Model behavior: gated readiness words ("mergeable") emitted from single API signal despite explicit repeated in-context prohibition
Feedback type: model behavior (Opus 4.8, Claude Code CLI)
Summary: In a single working session the model violated the same explicit, in-context behavioral rule three times in one day: asserting a PR is "safe to merge" / "fully green" / "mergeable" from a single narrow signal (a clean merge-tree, CI conclusions alone, or the REST mergeable:true field alone).
What makes this notable:
- After the first violation, the operator had the model write a prevention rule into persistent memory.

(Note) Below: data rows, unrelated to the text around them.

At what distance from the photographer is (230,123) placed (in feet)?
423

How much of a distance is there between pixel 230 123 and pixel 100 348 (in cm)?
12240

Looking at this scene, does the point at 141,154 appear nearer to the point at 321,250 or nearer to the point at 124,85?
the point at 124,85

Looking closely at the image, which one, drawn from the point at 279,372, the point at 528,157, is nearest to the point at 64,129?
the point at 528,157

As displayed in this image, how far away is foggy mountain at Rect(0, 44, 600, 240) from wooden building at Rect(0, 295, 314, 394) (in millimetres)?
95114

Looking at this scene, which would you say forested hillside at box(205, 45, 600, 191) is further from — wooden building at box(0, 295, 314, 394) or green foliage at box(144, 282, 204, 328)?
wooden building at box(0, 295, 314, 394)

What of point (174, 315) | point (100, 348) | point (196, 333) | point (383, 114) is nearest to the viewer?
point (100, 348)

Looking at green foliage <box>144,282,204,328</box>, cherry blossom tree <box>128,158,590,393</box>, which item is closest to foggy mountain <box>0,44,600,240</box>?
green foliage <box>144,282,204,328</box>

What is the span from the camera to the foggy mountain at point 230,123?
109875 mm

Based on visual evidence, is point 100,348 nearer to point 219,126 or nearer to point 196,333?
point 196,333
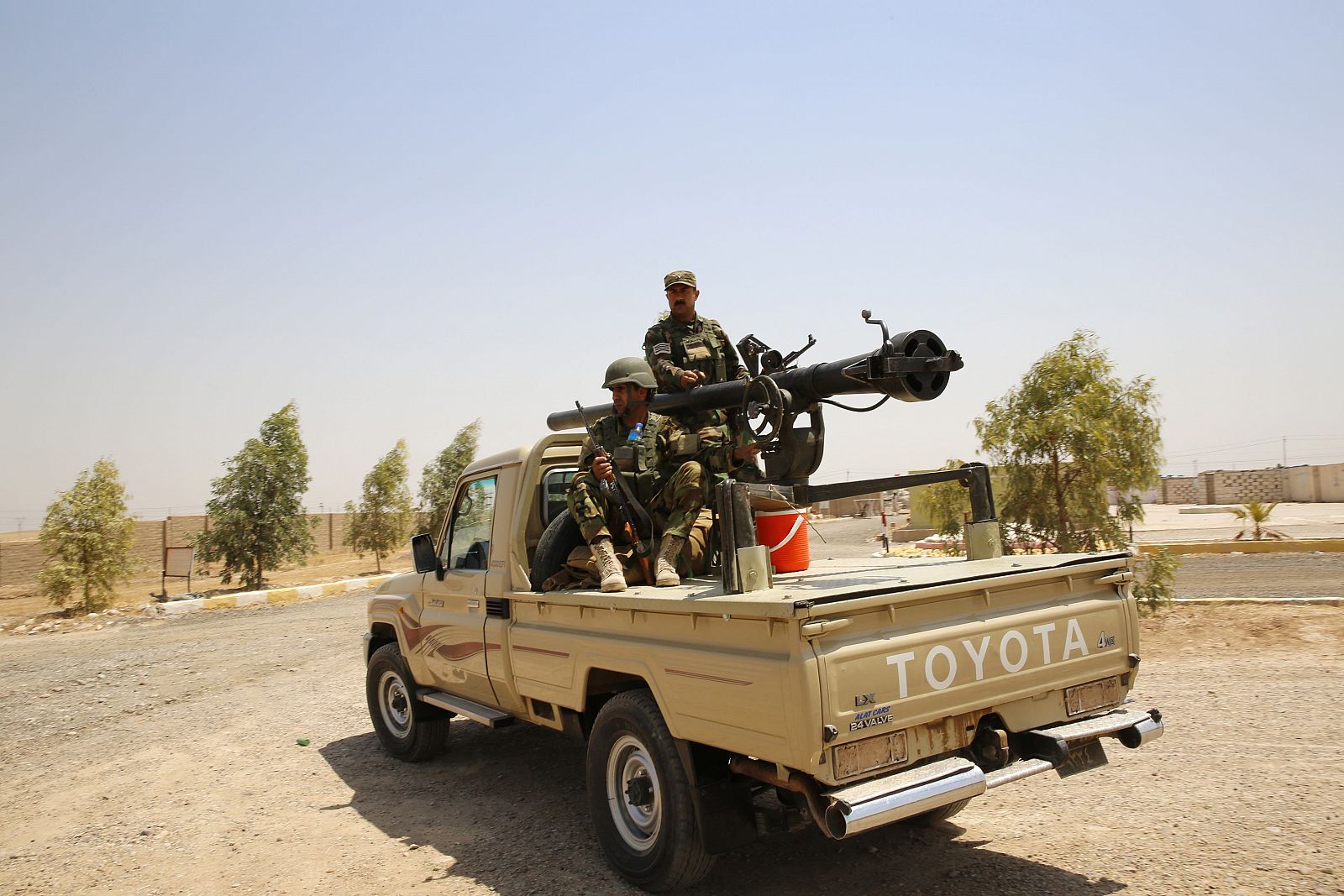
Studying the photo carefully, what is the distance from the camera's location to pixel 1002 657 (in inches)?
141

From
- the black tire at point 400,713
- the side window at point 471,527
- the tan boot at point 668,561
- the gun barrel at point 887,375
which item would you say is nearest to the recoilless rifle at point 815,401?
the gun barrel at point 887,375

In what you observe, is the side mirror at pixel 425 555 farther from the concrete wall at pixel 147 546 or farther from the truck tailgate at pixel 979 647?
the concrete wall at pixel 147 546

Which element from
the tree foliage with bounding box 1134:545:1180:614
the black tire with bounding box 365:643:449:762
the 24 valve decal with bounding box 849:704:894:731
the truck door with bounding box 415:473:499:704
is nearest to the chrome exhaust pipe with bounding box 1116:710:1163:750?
the 24 valve decal with bounding box 849:704:894:731

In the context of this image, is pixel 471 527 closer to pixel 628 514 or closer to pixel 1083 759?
pixel 628 514

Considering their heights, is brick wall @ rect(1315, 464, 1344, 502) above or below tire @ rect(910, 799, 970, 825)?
above

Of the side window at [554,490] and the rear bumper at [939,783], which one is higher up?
the side window at [554,490]

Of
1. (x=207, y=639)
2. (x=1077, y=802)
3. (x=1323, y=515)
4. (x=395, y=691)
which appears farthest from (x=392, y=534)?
(x=1323, y=515)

- After the second violation (same day), the rule was escalated: added to the user-global CLAUDE.md, the project CLAUDE.md/AGENTS.md/GEMINI.md, and a dedicated repo memory file — all loaded into context. The rule explicitly designates "green / ready / safe / mergeable" as gated words requiring 5 verified gates (CI check-runs, unresolved review threads, bot/adversarial findings vs head SHA, reviewDecision, merge conflict) before being emitted.
- Hours later — with all of those rules present in the active context window, and having itself authored the rule text — the model listed a PR as "mergeable, checks pending" in a status table, sourced only from the REST
mergeable:truefield (which the in-context rule explicitly calls out as proving only 1 of 5 gates).
Pattern: the colloquial readiness vocabulary appears to be strongly primed by the API field name (mergeable: true → the word "mergeable" in prose), overriding explicit, repeated, in-context prohibitions — including ones the model wrote itself in the same session. Instruction-following held for deliberate readiness assessments (where the model ran the full gate), but failed in incidental/tabular status reporting.
Expected: a repeatedly reinforced in-context lexical ban should bind incidental wording in tables/summaries, not just headline claims.
Reported at the operator's request after the third occurrence (2026-06-03).